Berdasarkan kelima pola pengambilan keputusan tersebut, perempuan dengan desired fertility tertentu, akan lebih mudah mengontrol penggunaan
kontrasepsi saat dia berada di dalam pola pengambilan keputusan istri sendiri, bersama setara atau bersama dengan istri dominan. Sementara pada perempuan
yang mana keputusan penggunaan kontrasepsinya berada di dalam pola keputusan suami sendiri atau bersama dengan suami dominan akan lebih sulit untuk
mengontrol penggunaan kontrasepsinya, meskipun ia memiliki desired fertility yang rendah. Pada gilirannya, para responden perempuan pengguna kontrasepsi
memiliki actual fertility yang lebih sedikit dibandingkan para responden yang bukan pengguna kontrasepsi.
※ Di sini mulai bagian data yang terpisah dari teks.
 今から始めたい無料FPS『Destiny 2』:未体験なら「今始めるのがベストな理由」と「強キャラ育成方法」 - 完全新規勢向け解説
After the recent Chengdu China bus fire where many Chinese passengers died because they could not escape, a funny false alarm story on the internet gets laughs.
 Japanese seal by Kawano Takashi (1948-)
6.3.11. Relasi Gender dan Lapisan Sosial
Satu hal lain yang perlu ditambahkan dalam pembahasan ini adalah mengenai relasi gender dalam rumah tangga-rumah tangga yang berada dalam
kategori lapisan sosial yang berbeda. Temuan di desa studi menunjukkan bahwa tidak ada hubungan yang konsisten antara relasi gender dengan pelapisan sosial.
Seorang responden perempuan yang berasal dari lapisan atas menunjukkan kemampuannya untuk mengontrol keputusan ekonomi rumah tangga dan ukuran
keluarga, memiliki kebebasan bergerak yang relatif tinggi dan pemahaman mengenai kesetaraan gender. Sementara seorang responden lain yang berasal dari
kelas yang sama memiliki otonomi dan kuasa yang rendah. Hal yang sama ditemukan pada responden-responden pada lapisan sosial yang lain.
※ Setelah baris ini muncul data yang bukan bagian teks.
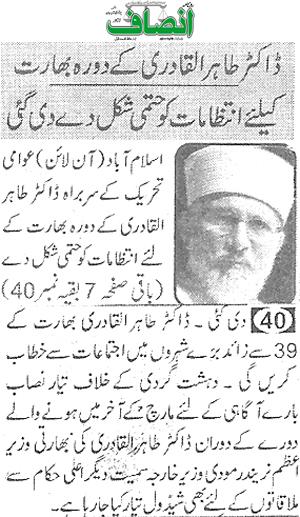 Pakistan Awami Tehreek  Print Media Coverage Daily Insaaf Back Page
Temuan ini berbeda dengan temuan Mason dan Smith 1999 dan Hull 1975. Mason dan Smith 1999 menemukan bahwa terdapat kecenderungan saat
norma komunitas menyarankan eksklusi perempuan maka, perempuan dari rumah tangga dengan latar belakang sosial ekonomi yang rendah akan memiliki relasi
gender yang lebih setara. Sementara jika norma komunitas menyarankan inklusi perempuan, maka perempuan dari rumah tangga dengan latar belakang sosial
ekonomi yang rendah akan memiliki relasi gender yang lebih timpang. Hal yang
116
sama ditemukan oleh Hull 1975 yang menemukan bahwa di sebuah desa di Jawa dengan budaya patriarki, perempuan-perempuan yang berasal dari kelas bawah
memiliki otonomi dan kuasa yang lebih besar dibandingkan perempuan yang berasal dari kelas menengah ke atas.